The front of the lower control arm has a bolt that goes through the frame that is difficult to get to. You’ll need a socket extension. When the bolt and socket fall inside of the frame a magnet on a stick will help immensely. Remove the bolt completely from the rear of the lower control arm first to eliminate any binding from the front bolt. This will make extracting it through the frame easier.
Assembly:
Install the upper control arm. Spacers are required at the top/front end. Drivers/passenger can be interchanged. I installed mine with the stickers/text facing the outside of the car. Install the front mount loosely first, then the rear loosely. The front mount can be torqued, however the rear mount must be at ride height for final torque, since it’s the original pressed rubber bushing.
CAUTION: The upper control arms have an adjustable length. The instructions specifically said the length should be 12.75″ pre-adjusted from the factory, which was INCORRECT on my car. They came out of the box at 12 inches center to center. Because of the discrepancy I checked against my stock arms, and the stock arms were also 12 inches. My recommendation is to ignore the instructions and match the length with your stock arms if available. Also make sure the locking nut is tight for the adjustment.
Moving on to the lowers, Install the lower control arm front bolt first. Use a socket and extension with the bolt inserted in the end to push the bolt through the frame. Loosely assemble. Next mount the lower mount loosely. Use the longer bolt supplied for the rear lower coilover bracket for the rear position of the lower control arm. The sides of the lower control arm poly bushings should be greased with lithium grease prior to assembly. The instructions say they are pre-greased from the factory, however they were NOT.
Mount the upper coilover mount plate next.
Mounting the lower coilover mount requires drilling a 1/2″ hole per side of the car. Test fit the mount with the 2 bolt holes that are already drilled, then use a centering punch to mark the center of the new hole that requires drilling. If you don’t have a punch, get a 1/8″ drill bit and center it exactly as required in the mount hole, and lightly tap it with a hammer. The edge of the lower coilover mount should be parallel to the outside edge of the axle’s shock mount surface. Measure twice, because if you’re off then re-centering is difficult. Drill the 1/8″ hole in the mount, then upsize it and drill the 1/2″ hole. After the 1/2″ hole is drilled wallow it out some to give you slight adjustment. Once drilled, install the lower coilover mount and torque to spec (use washers on the aluminum side).
A note on assembly, the instructions don’t specify where washers go.
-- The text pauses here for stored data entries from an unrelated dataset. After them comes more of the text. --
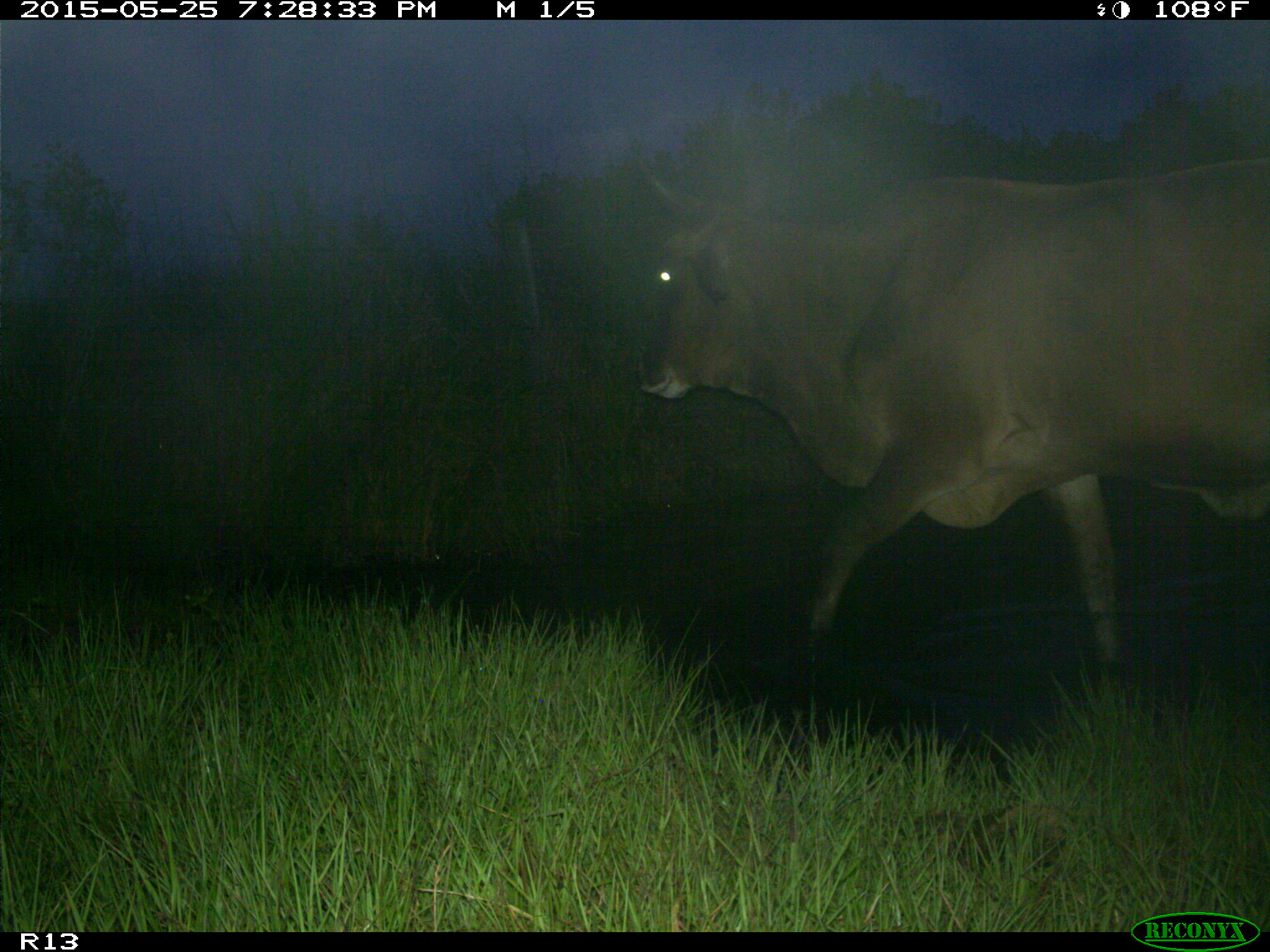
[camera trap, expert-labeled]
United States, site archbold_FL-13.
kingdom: Animalia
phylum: Chordata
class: Mammalia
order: Artiodactyla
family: Bovidae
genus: Bos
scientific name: Bos taurus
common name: domestic cow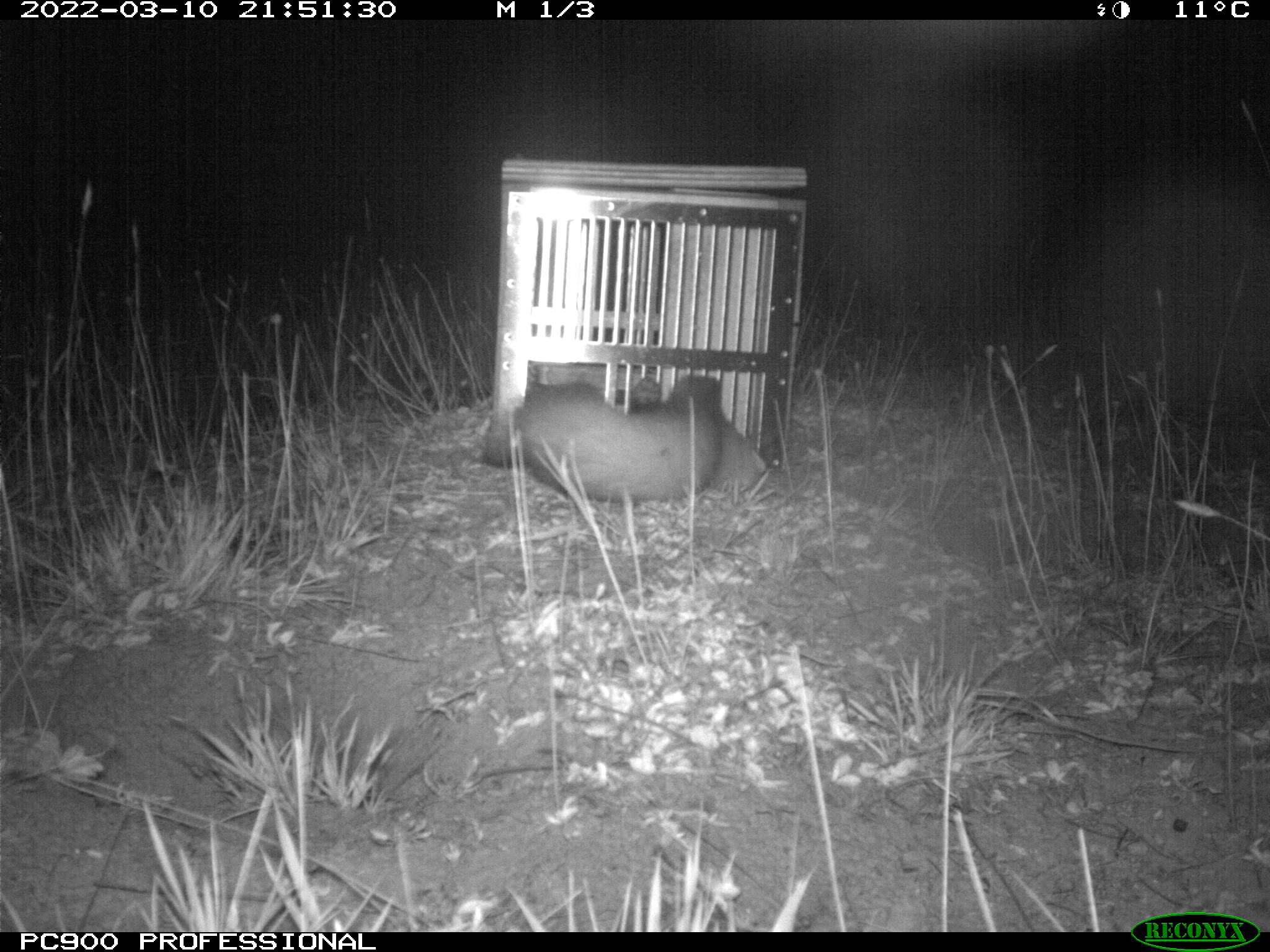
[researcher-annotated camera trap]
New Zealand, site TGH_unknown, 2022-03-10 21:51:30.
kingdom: Animalia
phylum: Chordata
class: Mammalia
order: Carnivora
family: Mustelidae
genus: Mustela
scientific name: Mustela furo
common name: ferret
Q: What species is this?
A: Ferret (Mustela furo).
I recommend using a washer anywhere you are turning against an aluminum surface. With this being said, my kit was missing one washer for each side for the 1/2″ bolt at the upper coilover mount.
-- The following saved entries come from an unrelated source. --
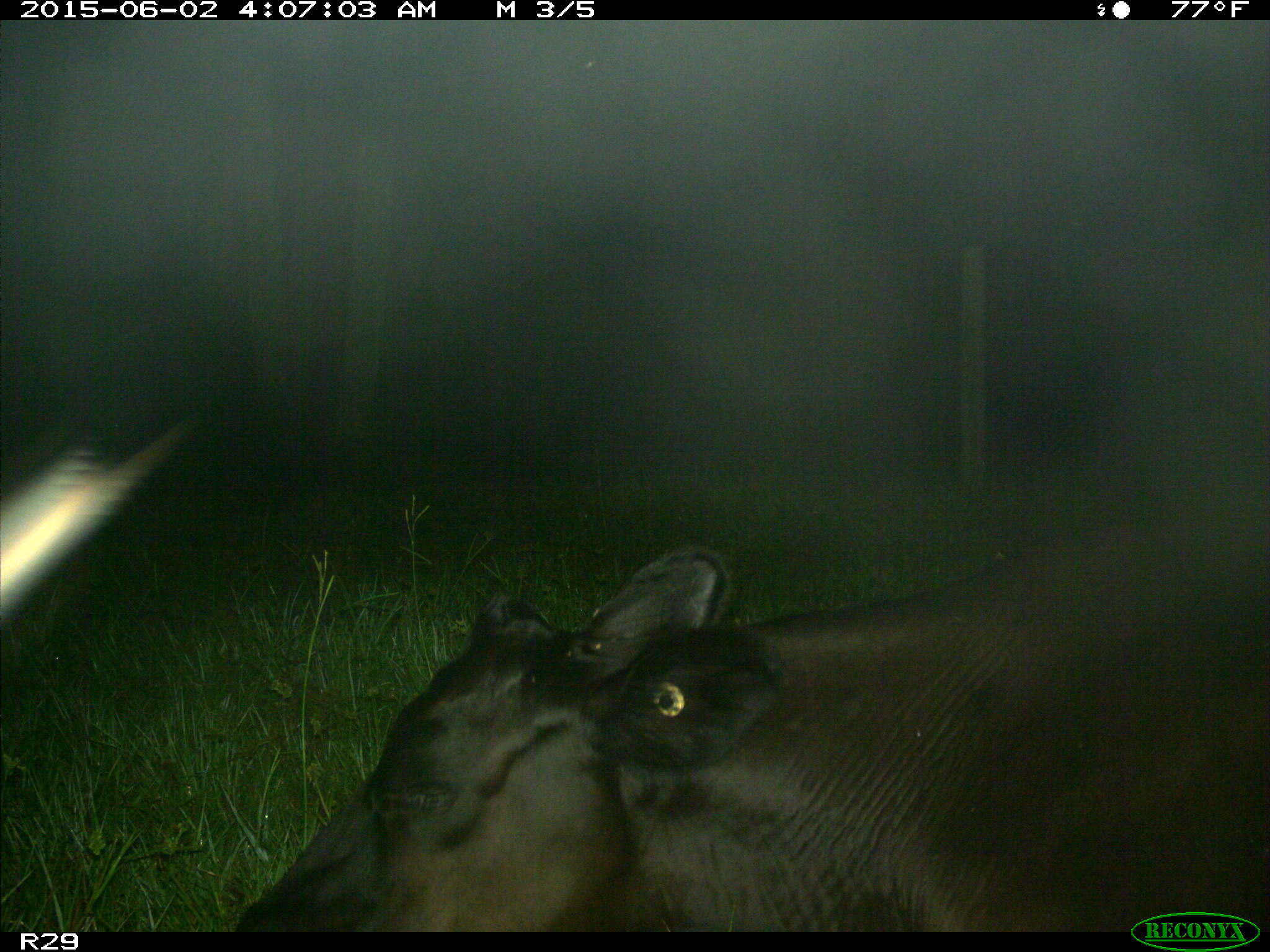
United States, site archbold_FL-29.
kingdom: Animalia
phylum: Chordata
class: Mammalia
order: Artiodactyla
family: Bovidae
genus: Bos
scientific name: Bos taurus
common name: domestic cow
Bos taurus (domestic cow).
Assemble and install the rear coilover assembly. The coilover over could be mounted upside down. Honestly I don’t know which is correct or if it matters, so I matched the front since it’s directional. This is the step where the rear exhaust may interfere with the new coilover position. If it does, you’re out of luck and you’ll have to remove the exhaust.
Final torque everything (except the rubber bushing on the upper control arm). Repeat for the other side of the vehicle. Lower the vehicle slowly to test for binding (including the driveshaft), and final torque the 2 rubber axle bushings.
Grease the lower control arms with a grease gun.
Reinstall rear sway bar if equipped. NOTE alignment shims may be required to ensure you don’t suck the new rear control arms inward and cause uneven loading on the inner bushing surface. The sway bar + shims should be flush or even slightly pressing against the rear control arm surface.
Done.
Completed Assembly:
As always, best of luck on your project! Thanks for reading!